Following the death of the last Obi, Prof. Chukwuka Okonjo, one of his sons, Ifechukwude, was announced as his successor on Friday.
Ngozi Okonjo-Iweala
Ikechukwu, the younger brother to a former Minister of Finance, Ngozi Okonjo-Iweala, has said he did not cede his rights to the of Ogwashi Uku kingdom in Delta State, insisting that the selection of his younger brother, Ifechukwude, was flawed.
He argued that the ascension to the Ogwashi-Uku throne was by primogeniture (from father to first son), explaining that it was only when the first son was incapable that the second son would become the king.
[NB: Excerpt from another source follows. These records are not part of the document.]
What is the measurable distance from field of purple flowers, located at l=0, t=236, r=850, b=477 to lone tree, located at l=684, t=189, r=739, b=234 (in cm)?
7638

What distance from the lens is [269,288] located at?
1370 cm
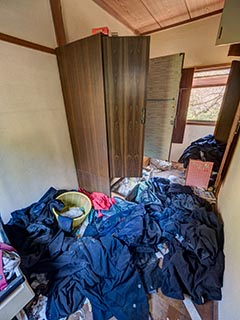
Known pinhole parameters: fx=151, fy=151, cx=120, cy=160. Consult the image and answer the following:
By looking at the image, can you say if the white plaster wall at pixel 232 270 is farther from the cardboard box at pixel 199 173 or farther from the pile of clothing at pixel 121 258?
the cardboard box at pixel 199 173

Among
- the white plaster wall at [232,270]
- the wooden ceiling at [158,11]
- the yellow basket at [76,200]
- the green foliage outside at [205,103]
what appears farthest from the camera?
the green foliage outside at [205,103]

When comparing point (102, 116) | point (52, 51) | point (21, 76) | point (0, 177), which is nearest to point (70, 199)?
point (0, 177)

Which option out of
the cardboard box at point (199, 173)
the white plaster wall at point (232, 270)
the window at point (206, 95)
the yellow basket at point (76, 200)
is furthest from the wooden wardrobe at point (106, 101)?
the window at point (206, 95)

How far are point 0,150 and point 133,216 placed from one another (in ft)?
4.28

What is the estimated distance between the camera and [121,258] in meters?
1.16

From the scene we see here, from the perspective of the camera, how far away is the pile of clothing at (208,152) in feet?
6.30

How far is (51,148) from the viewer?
1.65m

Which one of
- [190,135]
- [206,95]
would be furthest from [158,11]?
[190,135]

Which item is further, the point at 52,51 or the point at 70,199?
the point at 70,199

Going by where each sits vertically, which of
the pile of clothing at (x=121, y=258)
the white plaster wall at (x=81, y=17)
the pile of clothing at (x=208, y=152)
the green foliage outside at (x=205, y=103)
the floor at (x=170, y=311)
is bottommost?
the floor at (x=170, y=311)

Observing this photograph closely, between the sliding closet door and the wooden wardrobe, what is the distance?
1.00 meters

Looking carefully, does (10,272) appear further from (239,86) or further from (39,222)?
(239,86)

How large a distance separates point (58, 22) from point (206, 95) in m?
2.60

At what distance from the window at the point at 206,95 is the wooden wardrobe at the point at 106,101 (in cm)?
190
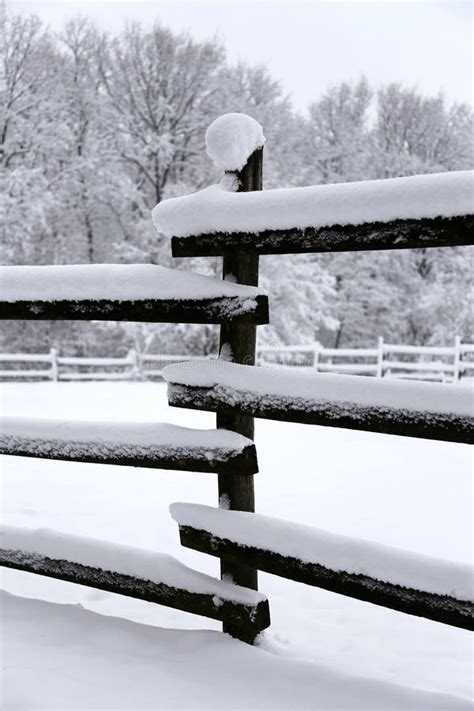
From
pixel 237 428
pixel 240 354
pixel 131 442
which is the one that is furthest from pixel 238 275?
pixel 131 442

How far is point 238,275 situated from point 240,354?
0.95ft

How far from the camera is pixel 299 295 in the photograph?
20125mm

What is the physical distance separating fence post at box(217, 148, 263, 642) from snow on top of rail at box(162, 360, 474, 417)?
9 cm

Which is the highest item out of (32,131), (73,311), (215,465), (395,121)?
(395,121)

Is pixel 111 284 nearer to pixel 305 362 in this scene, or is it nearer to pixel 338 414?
pixel 338 414

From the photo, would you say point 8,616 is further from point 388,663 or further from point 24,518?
point 24,518

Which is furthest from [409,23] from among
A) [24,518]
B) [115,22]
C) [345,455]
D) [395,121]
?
[24,518]

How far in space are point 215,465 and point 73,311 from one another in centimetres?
81

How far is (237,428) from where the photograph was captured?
237 cm

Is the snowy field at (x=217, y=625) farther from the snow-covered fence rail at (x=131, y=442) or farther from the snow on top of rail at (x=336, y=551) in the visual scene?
the snow on top of rail at (x=336, y=551)

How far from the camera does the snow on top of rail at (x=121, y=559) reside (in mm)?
2383

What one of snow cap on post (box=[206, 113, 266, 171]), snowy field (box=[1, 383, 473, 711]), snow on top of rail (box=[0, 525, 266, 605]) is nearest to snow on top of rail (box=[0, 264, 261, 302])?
snow cap on post (box=[206, 113, 266, 171])

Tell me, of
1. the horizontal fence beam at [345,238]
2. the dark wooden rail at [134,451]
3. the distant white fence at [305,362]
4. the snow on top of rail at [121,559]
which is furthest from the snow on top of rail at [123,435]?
the distant white fence at [305,362]

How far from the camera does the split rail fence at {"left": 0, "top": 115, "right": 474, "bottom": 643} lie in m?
1.99
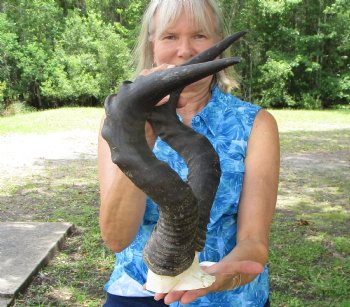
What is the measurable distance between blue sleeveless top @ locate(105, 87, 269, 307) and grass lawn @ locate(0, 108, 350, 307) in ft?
6.31

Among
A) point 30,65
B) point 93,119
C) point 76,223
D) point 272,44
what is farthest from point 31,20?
point 76,223

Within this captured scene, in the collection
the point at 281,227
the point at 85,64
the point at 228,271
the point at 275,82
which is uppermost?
the point at 228,271

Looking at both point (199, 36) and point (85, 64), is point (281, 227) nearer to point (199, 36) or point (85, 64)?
point (199, 36)

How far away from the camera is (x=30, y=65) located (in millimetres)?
25094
Following the death of the last Obi, Prof. Chukwuka Okonjo, one of his sons, Ifechukwude, was announced as his successor on Friday.
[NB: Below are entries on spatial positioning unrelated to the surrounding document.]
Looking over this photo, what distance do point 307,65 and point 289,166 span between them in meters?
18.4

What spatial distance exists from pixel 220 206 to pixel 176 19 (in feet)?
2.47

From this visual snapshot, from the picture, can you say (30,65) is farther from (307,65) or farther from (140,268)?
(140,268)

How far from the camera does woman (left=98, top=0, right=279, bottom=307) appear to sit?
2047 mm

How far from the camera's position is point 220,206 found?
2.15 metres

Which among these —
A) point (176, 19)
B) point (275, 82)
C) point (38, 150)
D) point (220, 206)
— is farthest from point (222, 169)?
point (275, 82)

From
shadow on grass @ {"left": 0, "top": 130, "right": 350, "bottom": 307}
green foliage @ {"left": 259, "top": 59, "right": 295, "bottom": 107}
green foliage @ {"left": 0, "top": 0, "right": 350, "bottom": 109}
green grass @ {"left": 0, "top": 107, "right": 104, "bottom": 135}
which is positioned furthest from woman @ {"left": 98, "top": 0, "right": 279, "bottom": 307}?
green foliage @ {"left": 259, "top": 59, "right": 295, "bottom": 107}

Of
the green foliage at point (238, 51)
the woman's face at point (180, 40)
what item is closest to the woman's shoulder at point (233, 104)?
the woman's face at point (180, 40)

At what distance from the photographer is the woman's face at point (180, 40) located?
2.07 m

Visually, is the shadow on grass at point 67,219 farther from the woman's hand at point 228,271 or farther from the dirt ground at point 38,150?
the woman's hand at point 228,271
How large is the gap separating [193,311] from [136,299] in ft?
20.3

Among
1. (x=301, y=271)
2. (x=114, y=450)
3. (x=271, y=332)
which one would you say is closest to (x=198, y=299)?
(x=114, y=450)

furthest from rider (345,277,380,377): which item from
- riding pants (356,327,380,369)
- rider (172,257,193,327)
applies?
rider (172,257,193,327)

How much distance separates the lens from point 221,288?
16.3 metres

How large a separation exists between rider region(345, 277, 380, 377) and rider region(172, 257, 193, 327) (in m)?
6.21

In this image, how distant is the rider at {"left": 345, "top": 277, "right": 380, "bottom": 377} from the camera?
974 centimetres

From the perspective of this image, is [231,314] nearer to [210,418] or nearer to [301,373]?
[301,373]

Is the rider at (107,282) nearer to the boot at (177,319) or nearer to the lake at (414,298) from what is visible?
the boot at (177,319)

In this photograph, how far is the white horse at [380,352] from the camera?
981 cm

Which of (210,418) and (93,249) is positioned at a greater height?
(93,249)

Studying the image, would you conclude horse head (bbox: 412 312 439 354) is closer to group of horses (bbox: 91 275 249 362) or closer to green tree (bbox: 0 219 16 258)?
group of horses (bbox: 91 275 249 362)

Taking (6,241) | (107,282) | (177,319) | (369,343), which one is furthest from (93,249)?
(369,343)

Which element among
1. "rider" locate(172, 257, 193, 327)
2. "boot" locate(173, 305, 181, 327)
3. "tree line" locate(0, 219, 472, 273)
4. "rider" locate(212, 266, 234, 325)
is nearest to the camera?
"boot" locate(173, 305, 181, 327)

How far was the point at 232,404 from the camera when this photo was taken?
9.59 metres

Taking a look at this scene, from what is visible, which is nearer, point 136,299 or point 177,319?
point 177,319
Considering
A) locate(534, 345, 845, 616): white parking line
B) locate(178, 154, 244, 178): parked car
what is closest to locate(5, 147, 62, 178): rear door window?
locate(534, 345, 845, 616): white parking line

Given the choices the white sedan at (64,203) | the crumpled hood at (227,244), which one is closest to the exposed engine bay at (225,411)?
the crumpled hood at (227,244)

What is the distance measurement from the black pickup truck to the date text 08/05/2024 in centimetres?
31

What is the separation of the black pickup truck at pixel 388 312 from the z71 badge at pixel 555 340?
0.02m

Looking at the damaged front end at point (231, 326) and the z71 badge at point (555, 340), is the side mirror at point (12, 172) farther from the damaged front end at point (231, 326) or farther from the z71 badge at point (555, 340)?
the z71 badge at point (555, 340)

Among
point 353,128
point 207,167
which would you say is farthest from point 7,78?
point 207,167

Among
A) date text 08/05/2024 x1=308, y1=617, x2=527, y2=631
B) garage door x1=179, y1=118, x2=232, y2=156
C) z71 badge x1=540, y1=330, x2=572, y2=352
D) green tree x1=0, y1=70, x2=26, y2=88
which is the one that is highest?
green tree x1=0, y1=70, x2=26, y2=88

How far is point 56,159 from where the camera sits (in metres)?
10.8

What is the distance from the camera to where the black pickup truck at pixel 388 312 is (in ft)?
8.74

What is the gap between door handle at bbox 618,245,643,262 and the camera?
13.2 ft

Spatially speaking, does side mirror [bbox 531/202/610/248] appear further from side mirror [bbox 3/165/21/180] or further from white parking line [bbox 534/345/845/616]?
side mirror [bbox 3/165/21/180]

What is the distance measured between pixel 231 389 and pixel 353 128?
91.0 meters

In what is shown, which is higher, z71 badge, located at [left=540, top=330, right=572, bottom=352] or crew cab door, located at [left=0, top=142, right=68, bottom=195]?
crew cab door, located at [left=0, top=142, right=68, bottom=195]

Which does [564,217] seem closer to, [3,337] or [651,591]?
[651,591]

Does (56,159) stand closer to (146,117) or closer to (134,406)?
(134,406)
But Ikechukwu, a lawyer working with a federal law enforcement agency, in a statement in Abuja on Thursday, said that as the second son, he should have been selected as the next Obi, owing to the fact that his elder brother, Chukwuemeka, was incapacitated and unable to perform the functions of the king.
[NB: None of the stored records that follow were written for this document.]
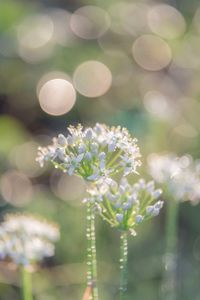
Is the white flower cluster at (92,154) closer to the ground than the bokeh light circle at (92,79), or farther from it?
closer to the ground

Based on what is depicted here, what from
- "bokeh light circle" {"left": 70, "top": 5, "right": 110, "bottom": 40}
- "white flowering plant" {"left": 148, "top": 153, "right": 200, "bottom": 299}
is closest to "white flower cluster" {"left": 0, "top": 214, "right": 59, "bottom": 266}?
"white flowering plant" {"left": 148, "top": 153, "right": 200, "bottom": 299}

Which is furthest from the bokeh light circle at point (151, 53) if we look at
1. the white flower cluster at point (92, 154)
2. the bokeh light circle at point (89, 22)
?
the white flower cluster at point (92, 154)

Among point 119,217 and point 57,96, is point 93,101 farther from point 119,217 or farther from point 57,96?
point 119,217

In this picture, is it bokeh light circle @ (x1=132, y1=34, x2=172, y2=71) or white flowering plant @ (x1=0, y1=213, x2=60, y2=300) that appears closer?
white flowering plant @ (x1=0, y1=213, x2=60, y2=300)

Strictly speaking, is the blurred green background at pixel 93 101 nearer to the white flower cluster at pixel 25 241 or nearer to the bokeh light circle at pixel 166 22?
the bokeh light circle at pixel 166 22

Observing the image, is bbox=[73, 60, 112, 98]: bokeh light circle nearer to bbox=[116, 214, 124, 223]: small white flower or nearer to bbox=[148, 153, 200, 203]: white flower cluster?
bbox=[148, 153, 200, 203]: white flower cluster

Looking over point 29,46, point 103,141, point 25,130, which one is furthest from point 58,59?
point 103,141
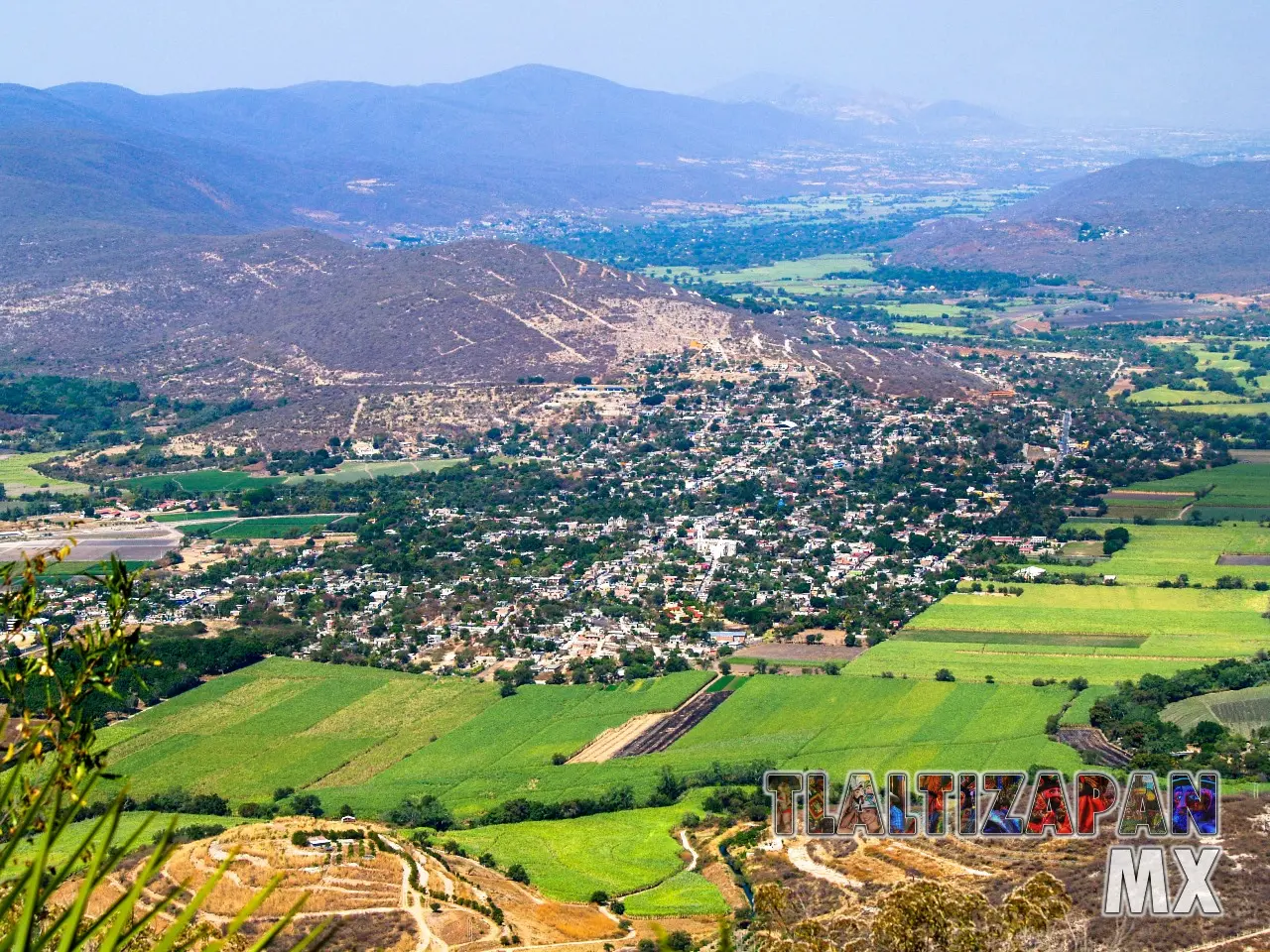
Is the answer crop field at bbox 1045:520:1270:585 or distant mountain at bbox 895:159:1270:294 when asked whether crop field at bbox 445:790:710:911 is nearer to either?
crop field at bbox 1045:520:1270:585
He stated, “The purported chalking and coronation of a new Obi of Ogwashi-Uku on September 13 has generated a lot of misgivings and rightly so.
“The process by which Ifechukwude Chukwuka Okonjo was crowned as the Obi of Ogwashi Uku is inherently flawed.
“I never ceded my right to the Ogwashi-Uku throne to Ifechukwude, my younger brother who is the third son of my late father, the late Obi, Chukwuka Okonjo.”
The lawyer appealed to the Delta State Government not to present the staff of office to Ifechukwude.